Ingredient innovators looking for inspiration from exotic fruits may be able to cash in on an Agricultural Research Service project which is looking into ways to bring even more tropical fruits to the US.
Exotic fruits offer both a health reputation and present new taste offerings to finished products, such as juices.
Many types of tropical fruit can be classed as superfruits due to their high content of beneficial nutrients such as antioxidants.
But there can be a problem when it comes to importing some of these crops - such as mamey sapote and rambutan - to mainland US.
Based in Puerto Rico, the Agricultural Research Service's (ARS) research station has been looking at ways of supporting the tropical fruit industry. ARS has been using crop management practises to increase yield and obtain high-quality tropical fruit that can be imported safely.
ARS scientists are hopeful a fruit called mamey sapote will be the first to be exportable to continental US. This fruit (pouteria sapota) - about the size of a cantaloupe - is said to be prized by the Hispanic community in the US.
However, importing it to the US has been restricted through concerns it may serve as a host for the West Indian fruit fly. Scientists at ARS are close to confirming mamey sapote grown at their Puerto Rico centre are infection free.

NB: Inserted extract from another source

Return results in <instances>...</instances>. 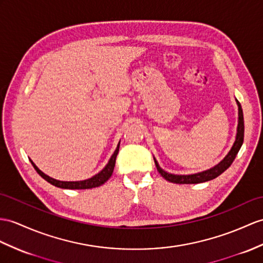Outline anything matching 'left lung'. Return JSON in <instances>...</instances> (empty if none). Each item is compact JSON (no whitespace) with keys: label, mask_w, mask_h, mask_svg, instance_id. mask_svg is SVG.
<instances>
[{"label":"left lung","mask_w":263,"mask_h":263,"mask_svg":"<svg viewBox=\"0 0 263 263\" xmlns=\"http://www.w3.org/2000/svg\"><path fill=\"white\" fill-rule=\"evenodd\" d=\"M236 104H238L239 107V120H238V129H236V137H235V142L232 146L231 151L228 153V155L224 157L222 161L215 165L214 167L210 168L208 171H204L201 173H196V174H191V175H175V174H171V173L165 172L159 167V165L157 161L154 158L155 161L156 168L159 172L166 181L172 182V183H176V184H197V183H203V182H208L213 180V178L217 177L221 175L224 171H227L231 164L233 163L234 158L238 155V153L241 148V146L243 144V138H245V121H243V111H242V107L240 105V102L236 100Z\"/></svg>","instance_id":"obj_1"}]
</instances>
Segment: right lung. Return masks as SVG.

The superfruit category has taken off in the last few years thanks to a wave of interest in health and wellness, and consumers are also open to trying exotic produce from far-flung places. Indeed, according to Datamonitor launches of products containing superfruits rose by more than 67 per cent last year compared to 2006.

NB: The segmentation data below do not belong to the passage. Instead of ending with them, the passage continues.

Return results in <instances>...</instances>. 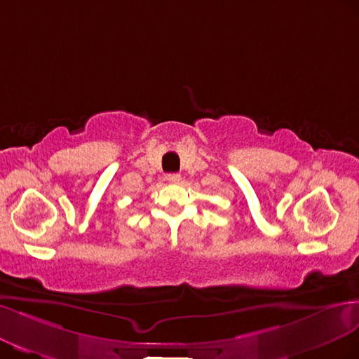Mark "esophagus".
<instances>
[{
	"instance_id": "esophagus-1",
	"label": "esophagus",
	"mask_w": 359,
	"mask_h": 359,
	"mask_svg": "<svg viewBox=\"0 0 359 359\" xmlns=\"http://www.w3.org/2000/svg\"><path fill=\"white\" fill-rule=\"evenodd\" d=\"M166 180L170 182V184H177L181 181V175L180 173H169V175L166 177Z\"/></svg>"
}]
</instances>
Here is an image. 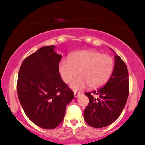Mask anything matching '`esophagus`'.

Ricardo Goenaga, research leader, said: "Increases in health consciousness and ethnic diversity have greatly expanded the market for tropical fruit in the United States.
"But there are major obstacles-such as pests, diseases, drought, and acidic soils-that keep growers from capitalizing on this. For example, unless irradiated, rambutan can't be imported into the United States because of concerns that it may introduce fruit flies.
"Our goal is to identify-through selection of superior clones and development of best crop-management practices-high-yielding versions of these crops that can meet these challenges."
Companies have been busy making the most of the superfruit trend. Danisco, for example, developed a new acai berry flavor for use in dairy, ice cream, beverage and confectionery products.
Wild has also based a flavour inspiration on the South American lulo, while Treatt unveiled two flavours - Tamarind Treattarome 9860 and Rooibos Treattarome 9762 - based on African fruits.
ARS scientists are also able to look at other exotic tropical and subtropical plants, including sapodilla, Spanish lime, and species of Annona and Garcinia.